Puede temerse que al lado de estos manejos (en los que a la desfachatez y la inmoralidad del enriquecimiento súbito de un indocumentado se une la tragedia de la mortandad que en esos días acaecía), otros casos de mediación remunerada (de los que en los últimos tiempos no paramos de conocer) palidezcan y queden al fin en nuestra frágil memoria como una travesura sin trascendencia. Y sin embargo, quizá no haya que dejarlos pasar sin preguntarse sobre lo que nos dicen de nuestro tiempo.
Al margen de su revelación ilícita (que uno supone que los afectados habrán denunciado y que la justicia, si se interpone en efecto esa denuncia, debe investigar), los audios cruzados entre Gerard Piqué y Luis Rubiales son tan elocuentes y esclarecedores que merecen comentario y exégesis. Además de quedar registrados en los anales de la vieja astucia patria, también conocida en su día como picaresca.
Nadie los está acusando de ningún delito. Para eso faltaría algún que otro indicio que por ahora no está sobre la mesa. Pero un trato como el que ambos cerraron, con tanta luz y taquígrafos como los presentes en la fosa de las Marianas (alto lucro directo para uno e indirecto y nada desdeñable para el otro, y en el que por parte de los agraciados no se moviliza más que la energía necesaria para usar el smartphone, mientras que el valor de la transacción lo aportan terceros), es una jugada que un Rinconete no podría imaginar ni en la más afiebrada de sus fantasías.
Uno sabe que la Real Federación Española de Fútbol y la empresa Kosmos son entidades de derecho privado. Sólo responden ante sus accionistas, la primera, y ante sus asociados la segunda, sin perjuicio de la supervisión pública que se deriva de la legislación deportiva y que en todo caso no alcanza a sus procesos de contratación.

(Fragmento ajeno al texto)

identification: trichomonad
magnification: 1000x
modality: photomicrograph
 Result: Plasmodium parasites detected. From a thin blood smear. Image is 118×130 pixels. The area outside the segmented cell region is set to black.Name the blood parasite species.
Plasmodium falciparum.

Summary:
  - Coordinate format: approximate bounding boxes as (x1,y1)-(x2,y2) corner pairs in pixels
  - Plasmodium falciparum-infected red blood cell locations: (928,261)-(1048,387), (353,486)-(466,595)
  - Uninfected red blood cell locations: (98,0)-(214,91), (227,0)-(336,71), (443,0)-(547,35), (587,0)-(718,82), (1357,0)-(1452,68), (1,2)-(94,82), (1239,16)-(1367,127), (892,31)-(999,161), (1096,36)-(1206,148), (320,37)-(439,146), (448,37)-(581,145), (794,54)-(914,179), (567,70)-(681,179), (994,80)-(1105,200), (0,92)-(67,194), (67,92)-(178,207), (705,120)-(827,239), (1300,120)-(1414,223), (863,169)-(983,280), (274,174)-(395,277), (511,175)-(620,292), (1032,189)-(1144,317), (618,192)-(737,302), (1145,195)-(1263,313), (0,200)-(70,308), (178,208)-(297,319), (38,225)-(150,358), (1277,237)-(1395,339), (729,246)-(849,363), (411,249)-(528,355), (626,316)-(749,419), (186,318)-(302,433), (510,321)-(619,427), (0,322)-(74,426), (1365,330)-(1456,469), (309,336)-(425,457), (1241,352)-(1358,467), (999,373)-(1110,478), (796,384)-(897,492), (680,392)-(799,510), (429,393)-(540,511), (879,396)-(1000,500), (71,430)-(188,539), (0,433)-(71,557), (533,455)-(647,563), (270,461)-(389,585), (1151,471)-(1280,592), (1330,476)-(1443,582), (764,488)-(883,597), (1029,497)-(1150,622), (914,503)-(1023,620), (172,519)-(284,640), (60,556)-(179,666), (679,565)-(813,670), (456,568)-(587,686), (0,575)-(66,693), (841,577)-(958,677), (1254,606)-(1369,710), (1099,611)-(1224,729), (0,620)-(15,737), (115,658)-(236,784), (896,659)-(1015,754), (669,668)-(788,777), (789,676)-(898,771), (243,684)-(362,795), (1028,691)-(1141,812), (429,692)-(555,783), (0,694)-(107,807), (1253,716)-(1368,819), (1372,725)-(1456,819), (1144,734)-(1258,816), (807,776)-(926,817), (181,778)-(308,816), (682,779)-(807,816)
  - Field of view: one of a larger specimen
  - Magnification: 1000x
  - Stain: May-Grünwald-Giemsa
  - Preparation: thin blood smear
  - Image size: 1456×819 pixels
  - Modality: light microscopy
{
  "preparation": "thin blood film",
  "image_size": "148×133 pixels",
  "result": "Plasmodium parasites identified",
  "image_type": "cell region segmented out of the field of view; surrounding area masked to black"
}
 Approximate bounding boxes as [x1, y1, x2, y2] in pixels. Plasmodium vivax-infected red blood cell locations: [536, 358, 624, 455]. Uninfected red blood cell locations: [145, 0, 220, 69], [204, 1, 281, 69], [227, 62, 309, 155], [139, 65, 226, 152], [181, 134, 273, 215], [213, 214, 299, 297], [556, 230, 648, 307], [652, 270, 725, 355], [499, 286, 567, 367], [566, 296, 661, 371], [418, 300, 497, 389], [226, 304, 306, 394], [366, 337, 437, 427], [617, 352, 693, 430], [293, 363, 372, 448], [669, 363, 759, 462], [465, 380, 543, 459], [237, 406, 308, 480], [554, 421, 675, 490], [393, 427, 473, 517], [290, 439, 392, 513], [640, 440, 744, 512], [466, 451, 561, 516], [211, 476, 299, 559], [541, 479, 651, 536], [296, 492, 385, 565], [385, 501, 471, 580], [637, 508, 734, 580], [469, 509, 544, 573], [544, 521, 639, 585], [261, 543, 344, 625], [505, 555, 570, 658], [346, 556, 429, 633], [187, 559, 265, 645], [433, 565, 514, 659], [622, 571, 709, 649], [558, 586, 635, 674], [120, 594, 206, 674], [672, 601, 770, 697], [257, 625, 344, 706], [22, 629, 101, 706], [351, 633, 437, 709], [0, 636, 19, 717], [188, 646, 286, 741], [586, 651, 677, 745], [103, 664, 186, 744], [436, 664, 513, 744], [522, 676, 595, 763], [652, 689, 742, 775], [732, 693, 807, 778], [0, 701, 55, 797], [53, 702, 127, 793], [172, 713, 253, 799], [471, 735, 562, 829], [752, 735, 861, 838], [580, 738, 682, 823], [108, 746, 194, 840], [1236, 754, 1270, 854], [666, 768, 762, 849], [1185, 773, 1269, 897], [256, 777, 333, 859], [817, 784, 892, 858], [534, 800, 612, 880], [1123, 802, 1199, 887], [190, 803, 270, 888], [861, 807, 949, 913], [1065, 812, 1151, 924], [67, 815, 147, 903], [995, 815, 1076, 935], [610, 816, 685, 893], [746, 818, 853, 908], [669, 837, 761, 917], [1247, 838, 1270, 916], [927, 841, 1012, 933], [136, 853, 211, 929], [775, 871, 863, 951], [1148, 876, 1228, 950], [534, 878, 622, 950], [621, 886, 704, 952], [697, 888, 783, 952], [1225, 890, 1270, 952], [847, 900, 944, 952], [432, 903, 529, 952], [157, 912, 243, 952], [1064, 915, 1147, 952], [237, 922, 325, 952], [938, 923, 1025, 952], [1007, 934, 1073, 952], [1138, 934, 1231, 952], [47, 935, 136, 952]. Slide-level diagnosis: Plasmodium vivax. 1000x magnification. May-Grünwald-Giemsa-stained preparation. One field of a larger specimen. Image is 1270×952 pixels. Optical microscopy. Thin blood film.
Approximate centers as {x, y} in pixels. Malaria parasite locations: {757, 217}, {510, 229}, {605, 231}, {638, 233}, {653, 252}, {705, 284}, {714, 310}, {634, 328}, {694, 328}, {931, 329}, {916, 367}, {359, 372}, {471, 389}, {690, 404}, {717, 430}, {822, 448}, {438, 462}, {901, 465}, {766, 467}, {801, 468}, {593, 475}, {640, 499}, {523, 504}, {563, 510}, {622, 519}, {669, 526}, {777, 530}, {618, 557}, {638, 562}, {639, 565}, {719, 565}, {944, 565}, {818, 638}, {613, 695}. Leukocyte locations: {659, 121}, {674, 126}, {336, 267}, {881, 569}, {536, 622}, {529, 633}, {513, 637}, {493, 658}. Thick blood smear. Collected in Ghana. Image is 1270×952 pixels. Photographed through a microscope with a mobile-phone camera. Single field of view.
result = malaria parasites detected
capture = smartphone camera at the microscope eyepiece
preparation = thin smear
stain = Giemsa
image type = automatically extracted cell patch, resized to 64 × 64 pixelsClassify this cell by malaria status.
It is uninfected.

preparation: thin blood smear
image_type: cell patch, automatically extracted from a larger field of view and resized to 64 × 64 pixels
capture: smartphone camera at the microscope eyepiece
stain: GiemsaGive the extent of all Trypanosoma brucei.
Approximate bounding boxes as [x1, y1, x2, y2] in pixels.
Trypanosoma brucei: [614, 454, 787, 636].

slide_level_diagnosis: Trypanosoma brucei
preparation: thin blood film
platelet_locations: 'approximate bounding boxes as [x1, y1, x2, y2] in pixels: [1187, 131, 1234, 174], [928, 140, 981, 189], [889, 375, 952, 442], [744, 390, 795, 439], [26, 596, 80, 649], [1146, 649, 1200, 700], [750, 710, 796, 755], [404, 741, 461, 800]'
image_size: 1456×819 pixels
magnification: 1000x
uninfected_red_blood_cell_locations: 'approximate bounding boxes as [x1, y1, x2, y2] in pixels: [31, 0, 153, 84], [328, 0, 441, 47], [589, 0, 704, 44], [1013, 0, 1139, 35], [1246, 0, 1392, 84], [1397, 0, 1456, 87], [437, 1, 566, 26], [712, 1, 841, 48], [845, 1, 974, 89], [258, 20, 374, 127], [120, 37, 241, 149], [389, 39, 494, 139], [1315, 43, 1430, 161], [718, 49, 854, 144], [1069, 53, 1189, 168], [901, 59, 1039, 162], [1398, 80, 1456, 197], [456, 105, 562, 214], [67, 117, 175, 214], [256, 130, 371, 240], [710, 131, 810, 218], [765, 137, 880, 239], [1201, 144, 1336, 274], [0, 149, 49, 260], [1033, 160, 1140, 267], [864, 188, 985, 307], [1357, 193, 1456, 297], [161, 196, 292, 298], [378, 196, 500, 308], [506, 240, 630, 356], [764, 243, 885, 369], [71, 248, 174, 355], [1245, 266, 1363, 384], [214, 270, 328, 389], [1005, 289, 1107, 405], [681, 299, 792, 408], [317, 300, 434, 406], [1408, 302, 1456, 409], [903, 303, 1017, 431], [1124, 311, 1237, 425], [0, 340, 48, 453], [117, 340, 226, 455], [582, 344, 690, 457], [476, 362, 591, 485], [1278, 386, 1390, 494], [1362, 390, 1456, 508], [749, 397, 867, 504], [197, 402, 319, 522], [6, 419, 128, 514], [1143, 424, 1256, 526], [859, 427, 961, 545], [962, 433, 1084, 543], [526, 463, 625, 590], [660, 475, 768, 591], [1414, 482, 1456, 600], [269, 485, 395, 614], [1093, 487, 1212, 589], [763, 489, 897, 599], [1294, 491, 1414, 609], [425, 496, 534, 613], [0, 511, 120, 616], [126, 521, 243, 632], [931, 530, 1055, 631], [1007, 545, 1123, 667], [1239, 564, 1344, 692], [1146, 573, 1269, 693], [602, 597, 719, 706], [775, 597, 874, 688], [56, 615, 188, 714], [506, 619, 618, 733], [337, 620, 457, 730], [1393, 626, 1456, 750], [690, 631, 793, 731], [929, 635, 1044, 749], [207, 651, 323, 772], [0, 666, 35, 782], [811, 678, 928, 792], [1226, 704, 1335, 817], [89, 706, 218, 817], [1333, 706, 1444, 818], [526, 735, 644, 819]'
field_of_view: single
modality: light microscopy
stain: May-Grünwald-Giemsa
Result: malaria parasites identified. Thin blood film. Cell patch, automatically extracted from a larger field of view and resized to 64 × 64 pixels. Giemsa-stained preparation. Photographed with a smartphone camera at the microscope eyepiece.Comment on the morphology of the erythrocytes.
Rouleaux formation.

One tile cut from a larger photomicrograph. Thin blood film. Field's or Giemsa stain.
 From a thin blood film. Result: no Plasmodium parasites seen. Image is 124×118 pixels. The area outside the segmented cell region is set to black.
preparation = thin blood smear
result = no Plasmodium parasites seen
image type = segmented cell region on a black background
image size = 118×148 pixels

Y sin embargo, cuesta aceptar que sea tan fácil cocinarse y servirse un enriquecimiento tan limpio y tan envidiable sin tener que rendirle a nadie cuenta alguna.
Sobre todo, porque en el nombre de dicha federación están esas dos palabras, Real y Española, que por más privada que sea remiten al uso de la marca España, o Reino de España, para quien lo prefiera. Y que están muy lejos de ser patrimonio de Rubi y de Geri. De hecho, y si la memoria no falla, al segundo parecía tirarle más la República Catalana, salvo por lo que se ve a la hora de nutrir sin tener que sudar su cuenta corriente.
Y es que, y esto lo saben y sabían los protagonistas de esta novela ejemplar y lo sabemos todos los demás, lo que le da valor al campeonato que se llevaron a Arabia Saudí no es que se trate del negocio privado de uno o de otro. Es el nombre de España, con el que han traficado y del que han extraído un lucro que han hecho suyo sin preguntarnos ni darnos parte a quienes con él nos damos por aludidos, y que directa o indirectamente pagamos el daño reputacional que conlleve halagar a sus ricos socios.
No se trata (por ahora) de un reproche penal. Tampoco de esa exigencia moral que Rubiales concibe de forma tan laxa. Se trata de que se han aprovechado de nosotros. Y eso, por si no son capaces de deducirlo por su cuenta, no le gusta a nadie.